Toutes les œuvres réunies chez Zidoun-Bossuyt témoignent de ces multiples blessures, morales ou physiques – jeune, il a été renversé par une voiture et en a gardé un appétit pour l’anatomie humaine, notamment à travers les croquis minutieux de Léonard de Vinci. Tous ses autres thèmes fétiches sont aussi présents dans une peinture «violente» et anarchique, aux multiples annotations et phrases barrées : les mythologies sacrées du vaudou et de la Bible, la bande dessinée, la publicité et les médias, la musique («Il était un fan absolu de Maria Callas»), l’affirmation de sa négritude, les violences policières (le magnifique Irony of Negro Policeman)…
L’exposition «Jean-Michel Basquiat – Now ! Luxembourg» témoigne aussi de sa boulimie pour la peinture. Thermopolae, «tableau-sculpture» datant de 1985, est une belle illustration de cette ardeur. Nordine Zidoun : «Il peignait sur tout ce qu’il trouvait : portes, frigo, chaises, vêtements…» Autre caractéristique chez lui, explique Richard Rodriguez : son insatisfaction permanente. «Il repeignait toujours sur ses peintures, comme dans une recherche de simplification de son travail (…) Il fallait lui retirer le tableau des mains, sinon, il pouvait le refaire entièrement.» Florentine Red (1983), avec ce masque africain et ce pied à la Picasso, relate bien ses envies de recomposition. «Il y a peut-être un superbe tableau qui se cache derrière», s’enthousiasme le galeriste. De l’entrée type muséale (biographie, remerciements et mur à la craie avec skates suspendus, style «underground») aux différentes toiles, la visite s’achève au sous-sol où sont réunis des dessins, agrémentés d’une vidéo.
«On trouve peu de beaux dessins. Peut-être une centaine valables sur 1 500», poursuit le collectionneur. Outre celui qu’il a généreusement prêté, on en découvre certains portant les stigmates du travail acharné de l’artiste.
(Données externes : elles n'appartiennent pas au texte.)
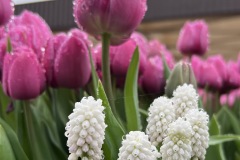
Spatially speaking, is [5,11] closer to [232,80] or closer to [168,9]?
[232,80]

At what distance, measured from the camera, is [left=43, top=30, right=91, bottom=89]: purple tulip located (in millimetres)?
456

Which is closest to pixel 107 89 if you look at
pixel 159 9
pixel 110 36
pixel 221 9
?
pixel 110 36

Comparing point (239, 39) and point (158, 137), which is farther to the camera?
point (239, 39)

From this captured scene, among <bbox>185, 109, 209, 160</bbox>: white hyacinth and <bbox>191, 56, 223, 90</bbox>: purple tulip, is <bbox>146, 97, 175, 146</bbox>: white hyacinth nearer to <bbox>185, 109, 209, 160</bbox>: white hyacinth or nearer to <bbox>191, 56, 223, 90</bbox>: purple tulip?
<bbox>185, 109, 209, 160</bbox>: white hyacinth

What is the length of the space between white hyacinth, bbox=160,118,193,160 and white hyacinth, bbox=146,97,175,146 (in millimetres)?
25

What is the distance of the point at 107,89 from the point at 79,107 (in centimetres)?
16

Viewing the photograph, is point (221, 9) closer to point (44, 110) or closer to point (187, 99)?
point (44, 110)

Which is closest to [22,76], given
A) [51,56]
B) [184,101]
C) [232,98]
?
[51,56]

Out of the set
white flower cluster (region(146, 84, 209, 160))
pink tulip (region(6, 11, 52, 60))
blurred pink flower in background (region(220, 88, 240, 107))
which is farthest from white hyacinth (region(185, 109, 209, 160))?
blurred pink flower in background (region(220, 88, 240, 107))

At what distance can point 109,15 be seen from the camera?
0.41m

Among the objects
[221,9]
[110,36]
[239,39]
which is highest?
[239,39]

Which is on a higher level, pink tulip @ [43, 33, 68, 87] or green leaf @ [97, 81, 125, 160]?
pink tulip @ [43, 33, 68, 87]

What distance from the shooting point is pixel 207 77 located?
0.79 meters

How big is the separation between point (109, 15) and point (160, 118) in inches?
4.9
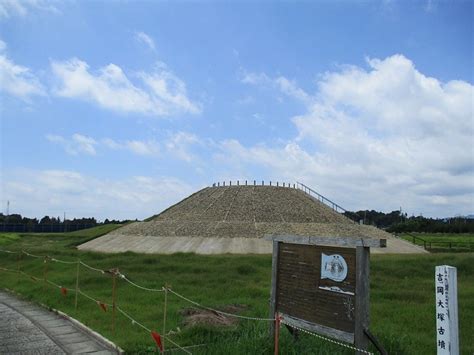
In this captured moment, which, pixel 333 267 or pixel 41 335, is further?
pixel 41 335

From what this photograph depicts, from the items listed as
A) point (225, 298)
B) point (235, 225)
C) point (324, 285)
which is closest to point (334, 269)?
point (324, 285)

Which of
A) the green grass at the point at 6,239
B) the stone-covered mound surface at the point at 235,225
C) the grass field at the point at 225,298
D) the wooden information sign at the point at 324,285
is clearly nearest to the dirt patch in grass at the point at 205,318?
the grass field at the point at 225,298

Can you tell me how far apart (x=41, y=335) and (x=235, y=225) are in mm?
29609

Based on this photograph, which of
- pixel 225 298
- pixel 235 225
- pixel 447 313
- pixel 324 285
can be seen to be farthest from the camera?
pixel 235 225

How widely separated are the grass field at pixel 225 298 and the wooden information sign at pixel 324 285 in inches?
19.8

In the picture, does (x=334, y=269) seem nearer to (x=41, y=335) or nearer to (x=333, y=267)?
(x=333, y=267)

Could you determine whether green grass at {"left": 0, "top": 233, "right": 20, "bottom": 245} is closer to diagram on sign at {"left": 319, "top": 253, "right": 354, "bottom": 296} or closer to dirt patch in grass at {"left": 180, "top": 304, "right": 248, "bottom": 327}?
dirt patch in grass at {"left": 180, "top": 304, "right": 248, "bottom": 327}

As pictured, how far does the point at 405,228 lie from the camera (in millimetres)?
68688

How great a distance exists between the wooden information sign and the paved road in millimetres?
3035

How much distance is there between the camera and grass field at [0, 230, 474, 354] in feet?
24.0

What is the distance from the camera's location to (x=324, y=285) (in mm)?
6324

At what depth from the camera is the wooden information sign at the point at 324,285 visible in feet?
19.1

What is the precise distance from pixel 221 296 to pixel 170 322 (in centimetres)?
382

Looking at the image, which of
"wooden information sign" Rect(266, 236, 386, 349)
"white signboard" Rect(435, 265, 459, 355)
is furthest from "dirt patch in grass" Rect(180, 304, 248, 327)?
"white signboard" Rect(435, 265, 459, 355)
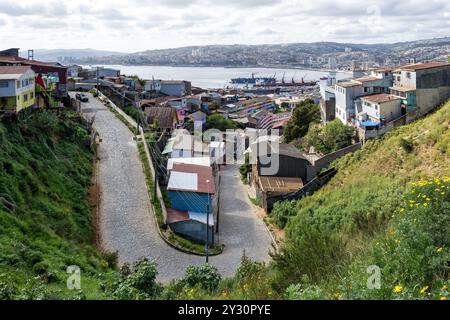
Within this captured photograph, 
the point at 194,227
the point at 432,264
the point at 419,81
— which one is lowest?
the point at 194,227

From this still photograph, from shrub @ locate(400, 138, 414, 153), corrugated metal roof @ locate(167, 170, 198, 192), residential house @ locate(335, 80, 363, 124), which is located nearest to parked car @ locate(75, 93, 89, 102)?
corrugated metal roof @ locate(167, 170, 198, 192)

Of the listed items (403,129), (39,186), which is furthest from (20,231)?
(403,129)

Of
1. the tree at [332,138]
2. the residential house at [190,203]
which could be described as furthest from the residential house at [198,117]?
the residential house at [190,203]

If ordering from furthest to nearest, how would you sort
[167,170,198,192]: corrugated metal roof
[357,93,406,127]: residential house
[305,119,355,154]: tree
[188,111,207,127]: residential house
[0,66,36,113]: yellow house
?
[188,111,207,127]: residential house
[305,119,355,154]: tree
[357,93,406,127]: residential house
[0,66,36,113]: yellow house
[167,170,198,192]: corrugated metal roof

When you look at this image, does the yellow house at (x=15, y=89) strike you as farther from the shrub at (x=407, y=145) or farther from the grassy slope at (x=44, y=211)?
the shrub at (x=407, y=145)

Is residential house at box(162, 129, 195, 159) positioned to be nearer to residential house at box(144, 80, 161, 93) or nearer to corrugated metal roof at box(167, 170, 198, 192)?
corrugated metal roof at box(167, 170, 198, 192)

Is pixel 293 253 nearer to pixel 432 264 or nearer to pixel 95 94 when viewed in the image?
pixel 432 264
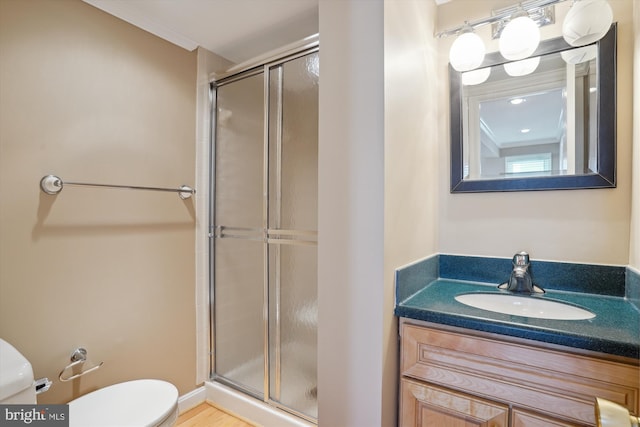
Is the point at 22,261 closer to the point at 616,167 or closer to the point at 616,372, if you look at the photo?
the point at 616,372

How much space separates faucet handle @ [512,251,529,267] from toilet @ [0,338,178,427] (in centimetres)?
159

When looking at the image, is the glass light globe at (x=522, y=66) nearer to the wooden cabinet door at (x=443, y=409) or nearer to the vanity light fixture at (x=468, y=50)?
the vanity light fixture at (x=468, y=50)

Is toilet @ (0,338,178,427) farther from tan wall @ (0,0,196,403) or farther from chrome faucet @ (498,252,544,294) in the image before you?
chrome faucet @ (498,252,544,294)

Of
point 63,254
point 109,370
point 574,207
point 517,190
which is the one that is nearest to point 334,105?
point 517,190

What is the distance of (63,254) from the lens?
1.39 m

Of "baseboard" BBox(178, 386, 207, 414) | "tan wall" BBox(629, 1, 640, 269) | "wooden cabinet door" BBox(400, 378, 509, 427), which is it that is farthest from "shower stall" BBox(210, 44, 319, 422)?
"tan wall" BBox(629, 1, 640, 269)

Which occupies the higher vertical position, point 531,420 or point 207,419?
point 531,420

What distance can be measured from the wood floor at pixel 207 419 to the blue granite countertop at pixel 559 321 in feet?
4.35

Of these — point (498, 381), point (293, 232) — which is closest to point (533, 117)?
point (498, 381)

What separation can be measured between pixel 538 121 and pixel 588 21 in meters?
0.37

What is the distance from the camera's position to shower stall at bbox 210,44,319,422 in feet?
5.24

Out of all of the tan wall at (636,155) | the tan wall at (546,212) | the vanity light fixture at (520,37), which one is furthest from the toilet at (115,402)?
the vanity light fixture at (520,37)

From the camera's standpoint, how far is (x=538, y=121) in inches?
52.4

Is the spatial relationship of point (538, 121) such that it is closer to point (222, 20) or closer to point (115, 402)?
point (222, 20)
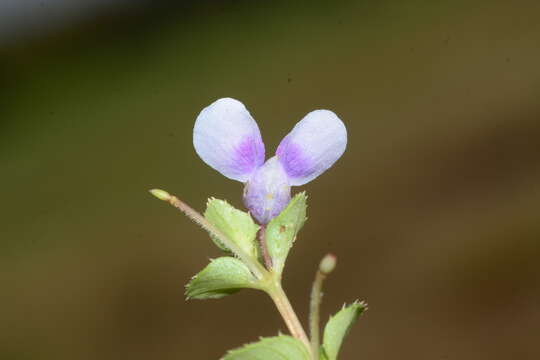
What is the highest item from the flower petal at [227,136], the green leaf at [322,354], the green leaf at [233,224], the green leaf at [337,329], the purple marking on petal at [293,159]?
the flower petal at [227,136]

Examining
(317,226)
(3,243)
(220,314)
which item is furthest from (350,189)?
(3,243)

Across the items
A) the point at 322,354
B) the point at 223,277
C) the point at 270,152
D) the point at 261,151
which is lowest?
the point at 322,354

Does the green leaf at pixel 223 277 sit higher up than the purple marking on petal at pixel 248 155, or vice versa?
the purple marking on petal at pixel 248 155

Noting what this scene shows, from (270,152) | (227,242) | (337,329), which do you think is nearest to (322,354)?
(337,329)

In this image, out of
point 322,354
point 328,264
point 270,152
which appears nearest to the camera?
point 328,264

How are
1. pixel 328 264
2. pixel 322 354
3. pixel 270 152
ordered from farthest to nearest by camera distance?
pixel 270 152 → pixel 322 354 → pixel 328 264

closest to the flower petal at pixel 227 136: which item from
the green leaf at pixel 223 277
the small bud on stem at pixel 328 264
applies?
the green leaf at pixel 223 277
Salissures, pliures, déchirures… Sur un, une trace de basket – «on pourrait savoir quelle pointure il faisait !» Sur un autre, un blanc loin d’être pur, «le marchand a nettoyé les traces de doigts. Franchement, il faut être idiot !» On pourrait citer encore d’autres anecdotes sur Jean-Michel Basquiat, dont la fureur d’exister a laissé de vives traces, persistantes. Le mieux reste encore de les vivre.